***** Text passage *****

Chapter Two focuses on the details of the many different types of pollinators. Bees, wasps, beetles, butterflies, moths and flies are all covered here. Understanding how and where they live and how they go about pollination are important to the concerned gardener. Bees are covered in the most detail and the author includes details about how to support their nesting needs. Bees don’t travel very far to forage so if you’re offering nectar and pollen, you need to offer nesting habitat too.

I learned about syrphid flies this past year and their importance as pollinators.

Chapter Three addresses pollinator conservation issues. I love the section on Agricultural Landscapes; it covers how planting native plants around the crops can attract native pollinators for free pollination services. The farmer might also benefit from crop pest management by attracting beneficial insects. An overview of threats to pollinators is also included. It’s important that we know the issues.

Chapters Four through Six address specific plants and their pollinator relationships in 3 different ecosystems: Prairie, Woodland Edge, and Wetland Edge. These chapters represent the bulk of the book because they include such thorough information. A single plant profile can be up to six pages although most are two. Profiles include the following information:

Flowering period
Habitat
Range
Height
Physical details for flower, leaf, fruit and root structure
Plant notes
Complementary plants
Insect notes
Plant/Insect Interactions
Larval host information and some details on those insects (sometimes)
Pollinator profile (sometimes)
Pollen details (sometimes)

Hypericum densiflorum blooming in late June/early July
Now the question for Georgia gardeners is how applicable is this resource for us. The book description indicates that it covers native plants of the Midwest, Northeast, and southern Canada.

*****

▸ **Objective 1**
From the start of the records through the line containing "74H36L44 85H66V83H69V69H66L63 63L36", inclusive, give each line as a string in a JSON list, omitting blank lines and leaving out the pictures.
The records bear no relation to the review.

***** Exercise input *****

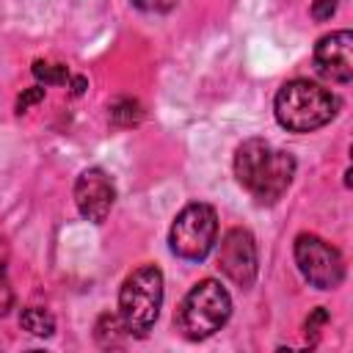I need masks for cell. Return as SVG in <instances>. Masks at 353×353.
<instances>
[{
  "mask_svg": "<svg viewBox=\"0 0 353 353\" xmlns=\"http://www.w3.org/2000/svg\"><path fill=\"white\" fill-rule=\"evenodd\" d=\"M33 74H36L44 85H66V83H69V69H66L63 63L36 61V63H33Z\"/></svg>",
  "mask_w": 353,
  "mask_h": 353,
  "instance_id": "cell-13",
  "label": "cell"
},
{
  "mask_svg": "<svg viewBox=\"0 0 353 353\" xmlns=\"http://www.w3.org/2000/svg\"><path fill=\"white\" fill-rule=\"evenodd\" d=\"M229 314H232V298L226 287H221V281L215 279H204L193 284L182 298V303L176 306L174 325L185 339L199 342L221 331Z\"/></svg>",
  "mask_w": 353,
  "mask_h": 353,
  "instance_id": "cell-3",
  "label": "cell"
},
{
  "mask_svg": "<svg viewBox=\"0 0 353 353\" xmlns=\"http://www.w3.org/2000/svg\"><path fill=\"white\" fill-rule=\"evenodd\" d=\"M218 270L240 290H248L256 281L259 259H256V243L248 229H229L218 245Z\"/></svg>",
  "mask_w": 353,
  "mask_h": 353,
  "instance_id": "cell-7",
  "label": "cell"
},
{
  "mask_svg": "<svg viewBox=\"0 0 353 353\" xmlns=\"http://www.w3.org/2000/svg\"><path fill=\"white\" fill-rule=\"evenodd\" d=\"M127 334H130V328L124 325V320H121V314H102L99 320H97V325H94V336H97V342L102 345V347H121L124 345V339H127Z\"/></svg>",
  "mask_w": 353,
  "mask_h": 353,
  "instance_id": "cell-10",
  "label": "cell"
},
{
  "mask_svg": "<svg viewBox=\"0 0 353 353\" xmlns=\"http://www.w3.org/2000/svg\"><path fill=\"white\" fill-rule=\"evenodd\" d=\"M174 3H176V0H132V6H135V8L149 11V14L168 11V8H174Z\"/></svg>",
  "mask_w": 353,
  "mask_h": 353,
  "instance_id": "cell-18",
  "label": "cell"
},
{
  "mask_svg": "<svg viewBox=\"0 0 353 353\" xmlns=\"http://www.w3.org/2000/svg\"><path fill=\"white\" fill-rule=\"evenodd\" d=\"M314 69L331 83L353 80V33L334 30L323 36L314 47Z\"/></svg>",
  "mask_w": 353,
  "mask_h": 353,
  "instance_id": "cell-9",
  "label": "cell"
},
{
  "mask_svg": "<svg viewBox=\"0 0 353 353\" xmlns=\"http://www.w3.org/2000/svg\"><path fill=\"white\" fill-rule=\"evenodd\" d=\"M116 201V185L102 168H85L74 182V204L91 223H102Z\"/></svg>",
  "mask_w": 353,
  "mask_h": 353,
  "instance_id": "cell-8",
  "label": "cell"
},
{
  "mask_svg": "<svg viewBox=\"0 0 353 353\" xmlns=\"http://www.w3.org/2000/svg\"><path fill=\"white\" fill-rule=\"evenodd\" d=\"M218 240V215L210 204L193 201L182 207L171 223L168 245L179 259L201 262Z\"/></svg>",
  "mask_w": 353,
  "mask_h": 353,
  "instance_id": "cell-5",
  "label": "cell"
},
{
  "mask_svg": "<svg viewBox=\"0 0 353 353\" xmlns=\"http://www.w3.org/2000/svg\"><path fill=\"white\" fill-rule=\"evenodd\" d=\"M234 176L256 204H276L292 185L295 157L262 138H251L234 152Z\"/></svg>",
  "mask_w": 353,
  "mask_h": 353,
  "instance_id": "cell-1",
  "label": "cell"
},
{
  "mask_svg": "<svg viewBox=\"0 0 353 353\" xmlns=\"http://www.w3.org/2000/svg\"><path fill=\"white\" fill-rule=\"evenodd\" d=\"M295 265L301 276L317 290H334L345 279V259L342 254L317 234H298L295 237Z\"/></svg>",
  "mask_w": 353,
  "mask_h": 353,
  "instance_id": "cell-6",
  "label": "cell"
},
{
  "mask_svg": "<svg viewBox=\"0 0 353 353\" xmlns=\"http://www.w3.org/2000/svg\"><path fill=\"white\" fill-rule=\"evenodd\" d=\"M108 119L113 127L119 130H127V127H135L141 119H143V110H141V102L132 99V97H119L110 102L108 108Z\"/></svg>",
  "mask_w": 353,
  "mask_h": 353,
  "instance_id": "cell-11",
  "label": "cell"
},
{
  "mask_svg": "<svg viewBox=\"0 0 353 353\" xmlns=\"http://www.w3.org/2000/svg\"><path fill=\"white\" fill-rule=\"evenodd\" d=\"M325 323H328V312H325L323 306H317V309L306 317V336H317Z\"/></svg>",
  "mask_w": 353,
  "mask_h": 353,
  "instance_id": "cell-16",
  "label": "cell"
},
{
  "mask_svg": "<svg viewBox=\"0 0 353 353\" xmlns=\"http://www.w3.org/2000/svg\"><path fill=\"white\" fill-rule=\"evenodd\" d=\"M44 88L41 85H33V88H25L22 94H19V99H17V113H25L30 105H36V102H41L44 99Z\"/></svg>",
  "mask_w": 353,
  "mask_h": 353,
  "instance_id": "cell-15",
  "label": "cell"
},
{
  "mask_svg": "<svg viewBox=\"0 0 353 353\" xmlns=\"http://www.w3.org/2000/svg\"><path fill=\"white\" fill-rule=\"evenodd\" d=\"M69 85H72V94H74V97H77V94H83V91L88 88L85 77H69Z\"/></svg>",
  "mask_w": 353,
  "mask_h": 353,
  "instance_id": "cell-19",
  "label": "cell"
},
{
  "mask_svg": "<svg viewBox=\"0 0 353 353\" xmlns=\"http://www.w3.org/2000/svg\"><path fill=\"white\" fill-rule=\"evenodd\" d=\"M19 325L33 336H52L55 334V317L41 306H28L19 314Z\"/></svg>",
  "mask_w": 353,
  "mask_h": 353,
  "instance_id": "cell-12",
  "label": "cell"
},
{
  "mask_svg": "<svg viewBox=\"0 0 353 353\" xmlns=\"http://www.w3.org/2000/svg\"><path fill=\"white\" fill-rule=\"evenodd\" d=\"M163 306V273L157 265L135 268L119 290V314L130 334L146 336Z\"/></svg>",
  "mask_w": 353,
  "mask_h": 353,
  "instance_id": "cell-4",
  "label": "cell"
},
{
  "mask_svg": "<svg viewBox=\"0 0 353 353\" xmlns=\"http://www.w3.org/2000/svg\"><path fill=\"white\" fill-rule=\"evenodd\" d=\"M11 306H14V290H11L8 270H6V248L0 245V317L8 314Z\"/></svg>",
  "mask_w": 353,
  "mask_h": 353,
  "instance_id": "cell-14",
  "label": "cell"
},
{
  "mask_svg": "<svg viewBox=\"0 0 353 353\" xmlns=\"http://www.w3.org/2000/svg\"><path fill=\"white\" fill-rule=\"evenodd\" d=\"M336 3H339V0H314V3H312V17H314L317 22L331 19L334 11H336Z\"/></svg>",
  "mask_w": 353,
  "mask_h": 353,
  "instance_id": "cell-17",
  "label": "cell"
},
{
  "mask_svg": "<svg viewBox=\"0 0 353 353\" xmlns=\"http://www.w3.org/2000/svg\"><path fill=\"white\" fill-rule=\"evenodd\" d=\"M273 113L290 132H314L339 113V97L312 80H290L279 88Z\"/></svg>",
  "mask_w": 353,
  "mask_h": 353,
  "instance_id": "cell-2",
  "label": "cell"
}]
</instances>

*****

▸ **Objective 2**
Condense the paragraph of the review beginning "Chapter Three addresses pollinator conservation issues" into a shorter version that keeps its main facts.

▸ **Answer 1**
[
  "I need masks for cell. Return as SVG in <instances>. Masks at 353×353.",
  "<instances>",
  "[{",
  "  \"mask_svg\": \"<svg viewBox=\\\"0 0 353 353\\\" xmlns=\\\"http://www.w3.org/2000/svg\\\"><path fill=\\\"white\\\" fill-rule=\\\"evenodd\\\" d=\\\"M33 74H36L44 85H66V83H69V69H66L63 63L36 61V63H33Z\\\"/></svg>\","
]

▸ **Answer 2**
Chapter Three covers pollinator conservation. Its section on Agricultural Landscapes explains that native plants grown around crops can attract native pollinators for free pollination services. They can also attract beneficial insects that help the farmer manage crop pests. The chapter also includes an overview of threats to pollinators.